No es fácil emocionarse ante objetos tan recios como unas botas. Por lo que yo sé, tampoco los poetas han prestado atención a este asunto. Y eso que no estoy pensando ahora en las otras dos acepciones de la palabra bota. A saber: «recipiente pequeño de cuero empegado interiormente, que tiene un cuello con brocal de cuerno o madera por donde se llena de vino y se bebe» y «cuba para guardar vinos y líquidos de otra especie».
Desde el punto de vista literarario, las tabernas y las bodegas son más acogedoras que las zapaterías. Sin embargo, al igual que sucede en los cuentos infantiles, resulta tentador calzarse las botas de siete leguas y explorar el mundo de las letras en busca de episodios que concentren su interés en este calzado.
En primer término, hemos de citar a Perrault, quien regaló en 1695 a una nieta de Luis XIV la obra Histoires ou Contes du temps passé o Contes de ma mère l’Oye, que incluía cinco de sus cuentos inmortales: Les Fées (Las hadas), La belle au bois dormant (La bella durmiente del bosque), Le petit Chaperon Rouge (Caperucita Roja), Barbe-Bleue (Barba Azul) y nuestro favorito, Le chat bottée (El gato con botas). Reeditado en 1697, el citado volumen se benefició con la añadidura de tres nuevos relatos: Cendrillon (Cenicienta), Riquet à la houppe (Riquete el del Copete) y Le Petit Poucet (Pulgarcito). Este último, por cierto, es el personaje que calza esas botas de siete leguas a las que, con mal disimulada envidia, aludíamos más arriba. Añadamos que en Der gestiefelte Kater (El gato con botas,1797), Tieck planteó una inteligente versión teatral de la historia homónima.
Pero dejemos el mundo de las narraciones infantiles, porque nuestra literatura también proporciona algún título en el que las botas cobran importancia. Pensemos en aquella novela menor que Rosalía de Castro dio a conocer en 1867: El caballero de las botas azules. Un soberbio músico español, Xavier Montsalvatge, nos legó una ópera que cabe en el mismo inventario, El gato con botas, compuesta en un acto y cuatro escenas allá por 1948.
No es infrecuente escuchar el modismo, un tanto desesperanzado, Morir con las botas puestas. Como es obvio, la frase alude a situaciones en las que la valentía se sobrepone a la conveniencia.
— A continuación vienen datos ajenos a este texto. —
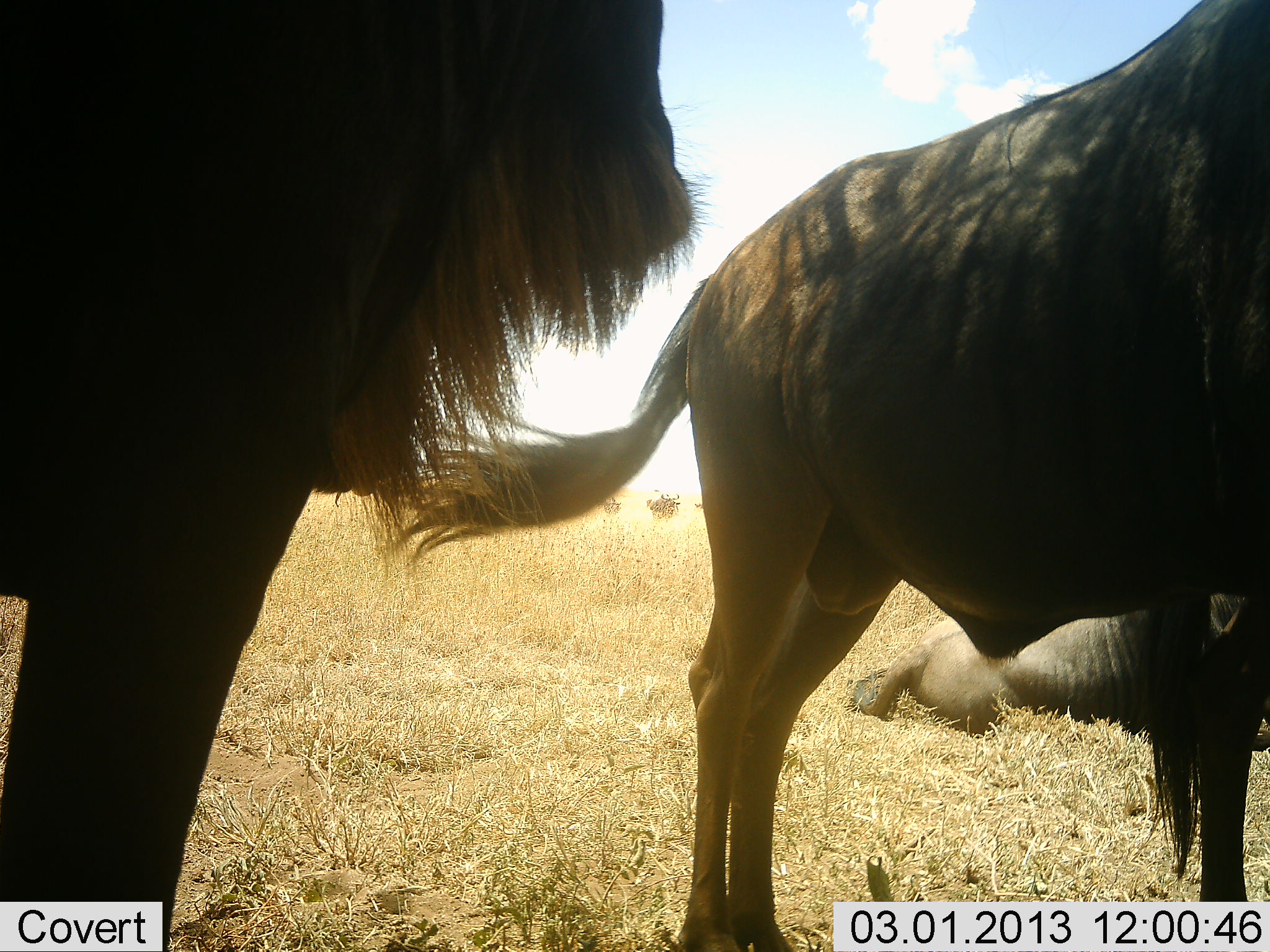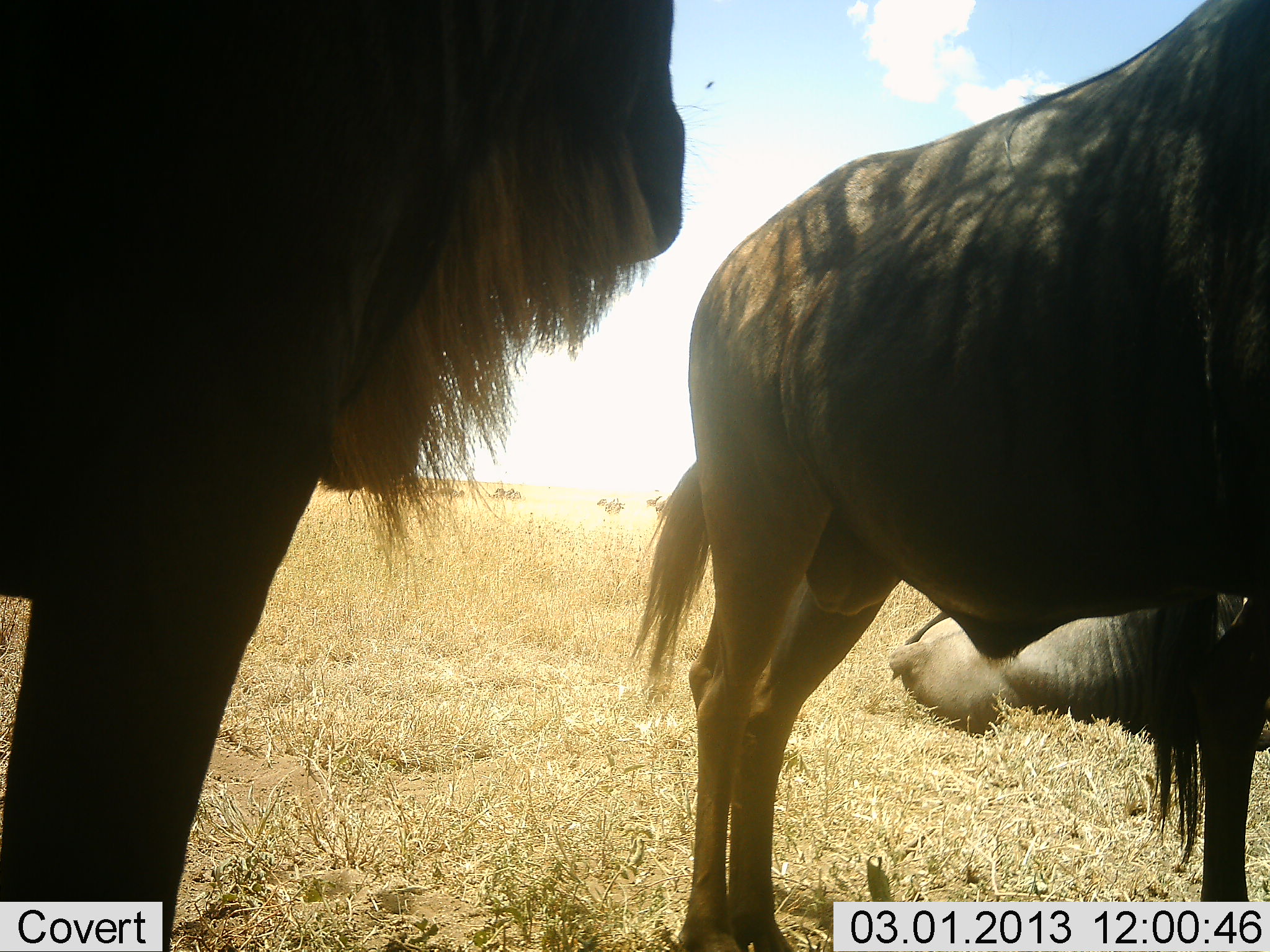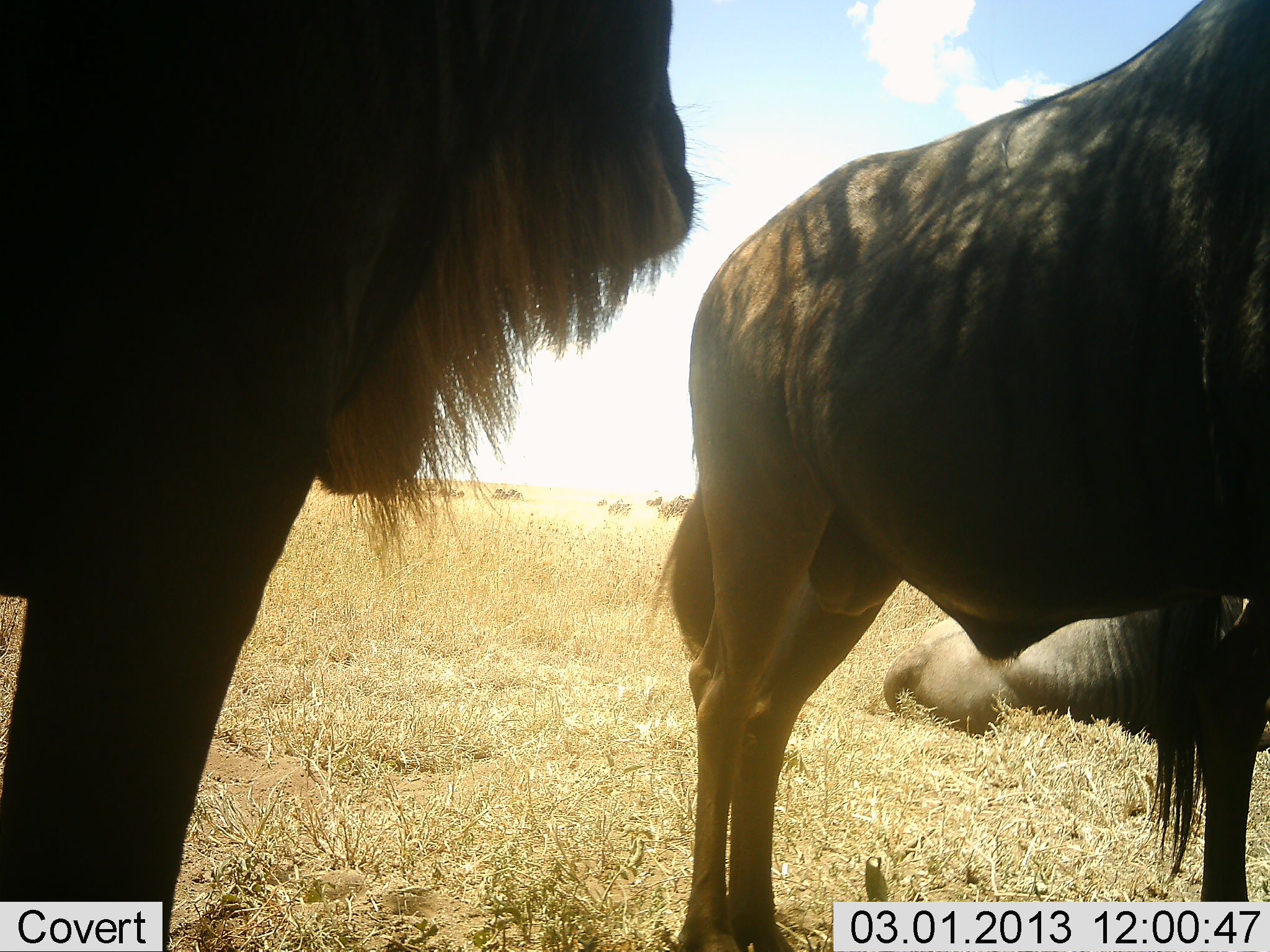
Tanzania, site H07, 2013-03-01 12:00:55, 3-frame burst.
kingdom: Animalia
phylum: Chordata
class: Mammalia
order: Artiodactyla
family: Bovidae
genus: Connochaetes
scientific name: Connochaetes taurinus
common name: blue wildebeest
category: wildebeest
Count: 3.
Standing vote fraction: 83%.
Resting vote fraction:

Más de un cinéfilo relacionará esta expresión con el personaje histórico de George Armstrong Custer, muerto por los guerreros indios en la batalla de Little Bighorn el 25 de junio 1876. Una película de Raoul Walsh, Murieron con las botas puestas (They Died with their Boots On, 1941), contribuyó a difundir la figura de Custer y consolidó en el habla popular la frase que compone su título.
Muy alejado de la épica queda otro modismo: Ponerse las botas, esto es, «enriquecerse o lograr extraordinaria conveniencia». José María Sbarbi, autor de la Monografía sobre los refranes, adagios y proverbios castellanos (1891) y del Gran diccionario de refranes de la lengua española (1943), subraya que la frase en cuestión equivale a «sacar gran utilidad o provecho de alguna empresa». Así lo confirma el experto José María Iribarren, quien añade la opinión que deja Luis Montoto y Rautenstrauch en Un paquete de cartas de modismos, locuciones, frases hechas, frases proverbiales y frases familiares (1888). Según Montoto, «tómanse las botas como distintivo o señal del caballero que atesora riquezas, en oposición al zapato, calzado propio de las gentes pobres y de condición humilde».
Copyright del artículo © Guzmán Urrero. Esta es una versión expandida de un artículo que escribí, con el seudónimo «Arturo Montenegro», en el Centro Virtual Cervantes, portal en la red creado y mantenido por el Instituto Cervantes para contribuir a la difusión de la lengua española y las culturas hispánicas. Reservados todos los derechos.